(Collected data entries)
——
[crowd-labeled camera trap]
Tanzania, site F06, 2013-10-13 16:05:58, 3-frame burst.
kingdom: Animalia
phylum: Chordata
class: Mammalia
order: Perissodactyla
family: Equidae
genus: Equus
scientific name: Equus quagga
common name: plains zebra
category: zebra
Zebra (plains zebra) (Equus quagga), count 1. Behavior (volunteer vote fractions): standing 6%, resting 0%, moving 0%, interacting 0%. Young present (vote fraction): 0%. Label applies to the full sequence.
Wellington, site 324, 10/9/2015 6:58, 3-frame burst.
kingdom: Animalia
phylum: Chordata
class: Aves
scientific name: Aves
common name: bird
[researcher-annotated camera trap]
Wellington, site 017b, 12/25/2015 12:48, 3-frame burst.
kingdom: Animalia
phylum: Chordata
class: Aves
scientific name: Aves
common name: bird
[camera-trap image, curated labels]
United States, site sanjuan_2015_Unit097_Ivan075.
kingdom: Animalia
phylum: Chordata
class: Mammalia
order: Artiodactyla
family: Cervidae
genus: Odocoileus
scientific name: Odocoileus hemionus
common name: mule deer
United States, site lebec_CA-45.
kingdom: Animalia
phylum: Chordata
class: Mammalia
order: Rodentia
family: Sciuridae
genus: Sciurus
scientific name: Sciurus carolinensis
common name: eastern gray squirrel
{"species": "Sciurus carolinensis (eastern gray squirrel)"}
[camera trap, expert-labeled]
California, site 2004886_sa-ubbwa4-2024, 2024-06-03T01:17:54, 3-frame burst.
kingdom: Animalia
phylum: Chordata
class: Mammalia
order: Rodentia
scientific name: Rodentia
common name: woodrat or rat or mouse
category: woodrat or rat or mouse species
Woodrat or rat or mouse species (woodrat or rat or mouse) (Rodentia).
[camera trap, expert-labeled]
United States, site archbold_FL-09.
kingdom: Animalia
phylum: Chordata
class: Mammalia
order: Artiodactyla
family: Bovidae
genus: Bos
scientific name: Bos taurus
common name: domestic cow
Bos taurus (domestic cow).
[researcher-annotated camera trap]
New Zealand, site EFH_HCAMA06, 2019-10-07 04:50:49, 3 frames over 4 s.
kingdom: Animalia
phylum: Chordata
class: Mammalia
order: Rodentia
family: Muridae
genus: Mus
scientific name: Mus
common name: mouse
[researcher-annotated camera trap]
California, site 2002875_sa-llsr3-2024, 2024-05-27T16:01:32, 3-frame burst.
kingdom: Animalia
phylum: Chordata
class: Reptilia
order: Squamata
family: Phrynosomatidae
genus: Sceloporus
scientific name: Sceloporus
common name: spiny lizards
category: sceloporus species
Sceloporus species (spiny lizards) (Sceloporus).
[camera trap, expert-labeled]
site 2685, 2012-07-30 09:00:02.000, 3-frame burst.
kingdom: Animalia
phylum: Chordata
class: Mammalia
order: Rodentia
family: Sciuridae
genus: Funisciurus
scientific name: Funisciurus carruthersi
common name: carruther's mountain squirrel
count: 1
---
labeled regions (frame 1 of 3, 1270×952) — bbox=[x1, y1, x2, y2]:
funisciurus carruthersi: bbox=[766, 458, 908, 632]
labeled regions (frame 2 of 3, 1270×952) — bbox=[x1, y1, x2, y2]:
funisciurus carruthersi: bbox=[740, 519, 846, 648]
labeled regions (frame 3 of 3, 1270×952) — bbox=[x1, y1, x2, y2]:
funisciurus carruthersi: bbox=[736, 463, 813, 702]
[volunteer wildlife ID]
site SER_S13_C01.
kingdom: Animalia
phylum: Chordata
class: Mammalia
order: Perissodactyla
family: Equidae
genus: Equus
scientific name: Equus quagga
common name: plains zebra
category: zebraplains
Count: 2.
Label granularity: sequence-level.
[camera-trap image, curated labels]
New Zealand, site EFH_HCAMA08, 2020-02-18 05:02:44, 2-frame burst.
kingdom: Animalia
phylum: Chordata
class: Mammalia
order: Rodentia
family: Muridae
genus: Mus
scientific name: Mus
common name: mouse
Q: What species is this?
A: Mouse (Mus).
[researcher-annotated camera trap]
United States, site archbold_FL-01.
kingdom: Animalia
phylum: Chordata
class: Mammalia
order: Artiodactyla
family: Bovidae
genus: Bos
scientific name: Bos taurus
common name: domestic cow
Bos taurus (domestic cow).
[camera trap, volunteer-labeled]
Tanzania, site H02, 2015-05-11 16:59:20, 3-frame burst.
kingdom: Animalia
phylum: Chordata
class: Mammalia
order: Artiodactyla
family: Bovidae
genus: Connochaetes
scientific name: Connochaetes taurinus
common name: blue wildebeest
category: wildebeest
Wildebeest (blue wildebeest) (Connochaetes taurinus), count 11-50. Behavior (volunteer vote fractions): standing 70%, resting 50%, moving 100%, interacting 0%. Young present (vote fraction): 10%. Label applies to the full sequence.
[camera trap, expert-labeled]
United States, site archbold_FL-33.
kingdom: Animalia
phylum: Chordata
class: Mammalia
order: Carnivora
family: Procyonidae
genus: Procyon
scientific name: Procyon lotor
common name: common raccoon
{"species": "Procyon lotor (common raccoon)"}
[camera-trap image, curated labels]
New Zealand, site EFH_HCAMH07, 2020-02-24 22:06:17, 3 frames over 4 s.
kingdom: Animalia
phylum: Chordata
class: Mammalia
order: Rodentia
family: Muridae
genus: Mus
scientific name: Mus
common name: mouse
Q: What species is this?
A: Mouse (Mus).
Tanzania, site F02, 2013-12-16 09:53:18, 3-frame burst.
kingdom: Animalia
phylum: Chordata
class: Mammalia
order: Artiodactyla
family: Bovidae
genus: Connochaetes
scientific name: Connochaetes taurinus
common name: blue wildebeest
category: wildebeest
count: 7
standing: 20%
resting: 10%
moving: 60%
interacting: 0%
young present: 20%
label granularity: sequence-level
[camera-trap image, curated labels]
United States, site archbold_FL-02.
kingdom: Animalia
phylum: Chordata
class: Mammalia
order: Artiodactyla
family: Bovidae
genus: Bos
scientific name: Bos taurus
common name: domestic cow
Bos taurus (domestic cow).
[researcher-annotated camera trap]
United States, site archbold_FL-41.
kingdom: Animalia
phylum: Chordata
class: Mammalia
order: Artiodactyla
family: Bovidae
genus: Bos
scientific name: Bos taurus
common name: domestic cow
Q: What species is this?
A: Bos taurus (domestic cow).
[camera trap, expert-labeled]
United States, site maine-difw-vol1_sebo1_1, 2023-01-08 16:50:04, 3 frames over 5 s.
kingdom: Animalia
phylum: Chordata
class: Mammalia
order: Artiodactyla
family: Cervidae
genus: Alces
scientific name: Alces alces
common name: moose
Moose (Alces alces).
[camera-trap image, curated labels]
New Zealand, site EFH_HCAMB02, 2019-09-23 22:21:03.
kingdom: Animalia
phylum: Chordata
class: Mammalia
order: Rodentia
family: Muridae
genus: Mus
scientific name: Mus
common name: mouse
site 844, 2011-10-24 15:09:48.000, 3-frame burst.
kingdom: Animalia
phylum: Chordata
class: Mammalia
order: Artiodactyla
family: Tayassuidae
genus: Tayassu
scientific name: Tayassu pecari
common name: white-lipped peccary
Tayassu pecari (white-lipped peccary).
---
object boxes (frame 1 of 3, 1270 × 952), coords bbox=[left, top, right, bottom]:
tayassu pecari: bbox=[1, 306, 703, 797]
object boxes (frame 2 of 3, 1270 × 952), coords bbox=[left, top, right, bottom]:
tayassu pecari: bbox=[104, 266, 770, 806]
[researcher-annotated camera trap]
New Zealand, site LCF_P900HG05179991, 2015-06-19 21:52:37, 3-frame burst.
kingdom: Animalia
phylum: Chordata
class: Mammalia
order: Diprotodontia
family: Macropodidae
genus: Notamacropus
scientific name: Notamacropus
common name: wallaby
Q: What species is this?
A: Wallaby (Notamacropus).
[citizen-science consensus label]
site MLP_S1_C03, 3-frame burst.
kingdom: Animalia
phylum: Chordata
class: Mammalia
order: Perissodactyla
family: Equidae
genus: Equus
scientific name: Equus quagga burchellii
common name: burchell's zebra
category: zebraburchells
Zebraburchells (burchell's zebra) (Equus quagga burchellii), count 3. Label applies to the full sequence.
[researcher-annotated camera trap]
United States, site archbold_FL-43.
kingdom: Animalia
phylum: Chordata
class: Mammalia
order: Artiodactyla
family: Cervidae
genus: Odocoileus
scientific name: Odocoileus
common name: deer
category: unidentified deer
——
* **Task prompt**
Whenever a line of the records holds the string "California", pick it out and copy it.

* **Solution below**
California, site 2004886_sa-ubbwa4-2024, 2024-06-03T01:17:54, 3-frame burst.
California, site 2002875_sa-llsr3-2024, 2024-05-27T16:01:32, 3-frame burst.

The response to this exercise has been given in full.